### Assigned task
Exact copy, no pictures: return only the lines below from the line with "Музей Галаты Мевлевиханеси" up to and including the line with "FIXGEAR C2L-B77 Compression".

Scraped caption text data

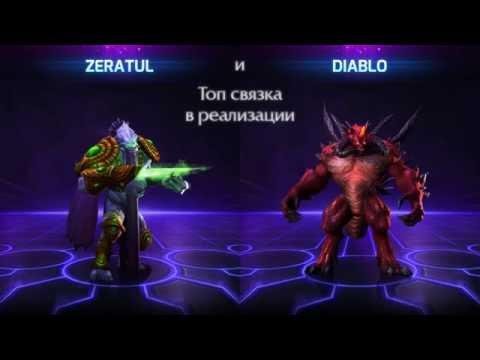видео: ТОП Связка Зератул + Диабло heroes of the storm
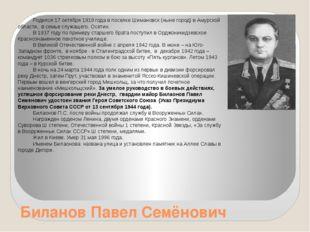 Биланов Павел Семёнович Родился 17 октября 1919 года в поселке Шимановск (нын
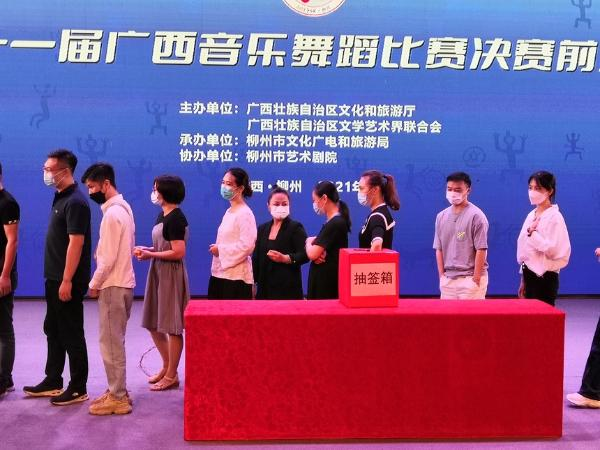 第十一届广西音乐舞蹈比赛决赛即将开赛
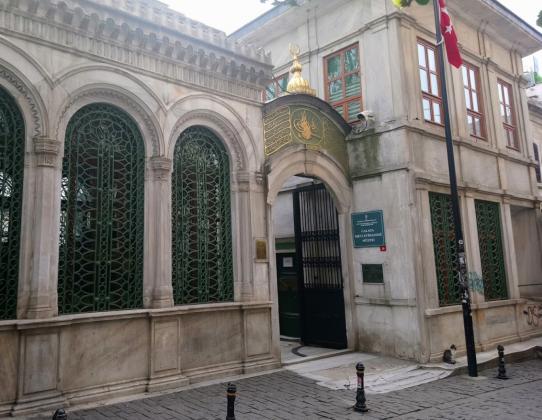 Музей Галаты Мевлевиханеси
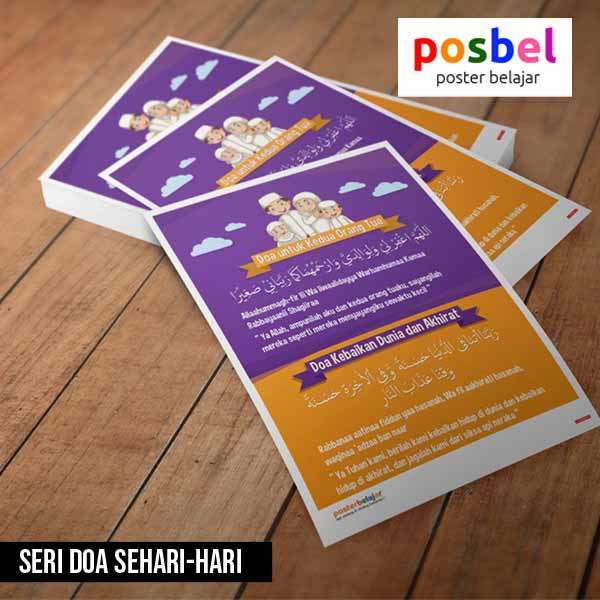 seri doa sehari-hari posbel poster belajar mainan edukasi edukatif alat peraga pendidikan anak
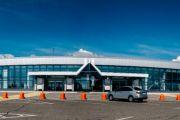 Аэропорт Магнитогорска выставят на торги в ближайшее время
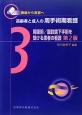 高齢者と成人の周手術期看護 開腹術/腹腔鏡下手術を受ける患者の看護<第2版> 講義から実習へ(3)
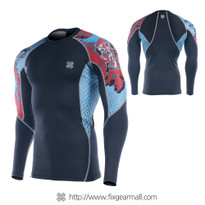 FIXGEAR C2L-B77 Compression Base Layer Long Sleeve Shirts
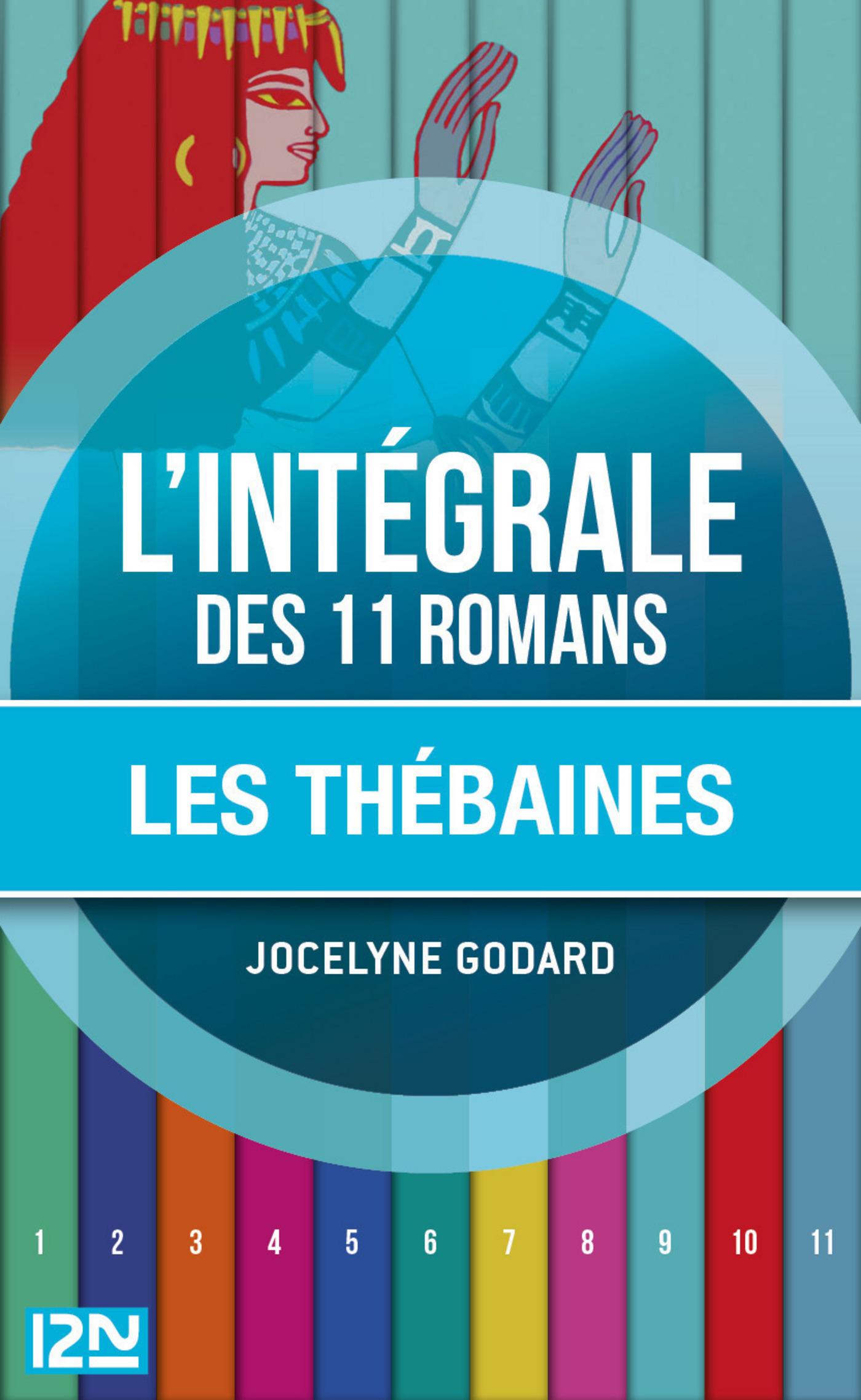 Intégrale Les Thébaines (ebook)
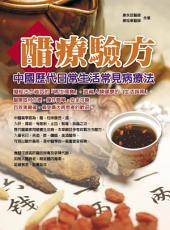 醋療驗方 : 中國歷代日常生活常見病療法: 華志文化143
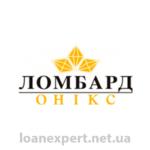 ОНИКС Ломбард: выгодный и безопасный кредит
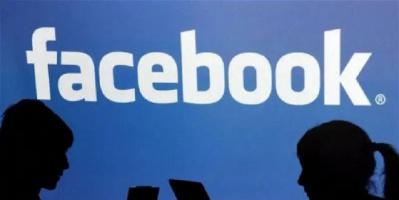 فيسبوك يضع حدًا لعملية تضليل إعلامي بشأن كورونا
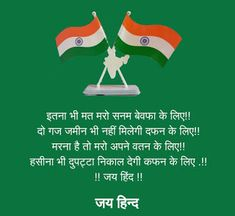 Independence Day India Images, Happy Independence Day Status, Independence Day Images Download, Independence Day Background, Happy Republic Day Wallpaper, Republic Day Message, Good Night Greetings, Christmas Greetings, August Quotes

### Task answer
 Музей Галаты Мевлевиханеси
 seri doa sehari-hari posbel poster belajar mainan edukasi edukatif alat peraga pendidikan anak
 Аэропорт Магнитогорска выставят на торги в ближайшее время
 高齢者と成人の周手術期看護 開腹術/腹腔鏡下手術を受ける患者の看護<第2版> 講義から実習へ(3)
 FIXGEAR C2L-B77 Compression Base Layer Long Sleeve Shirts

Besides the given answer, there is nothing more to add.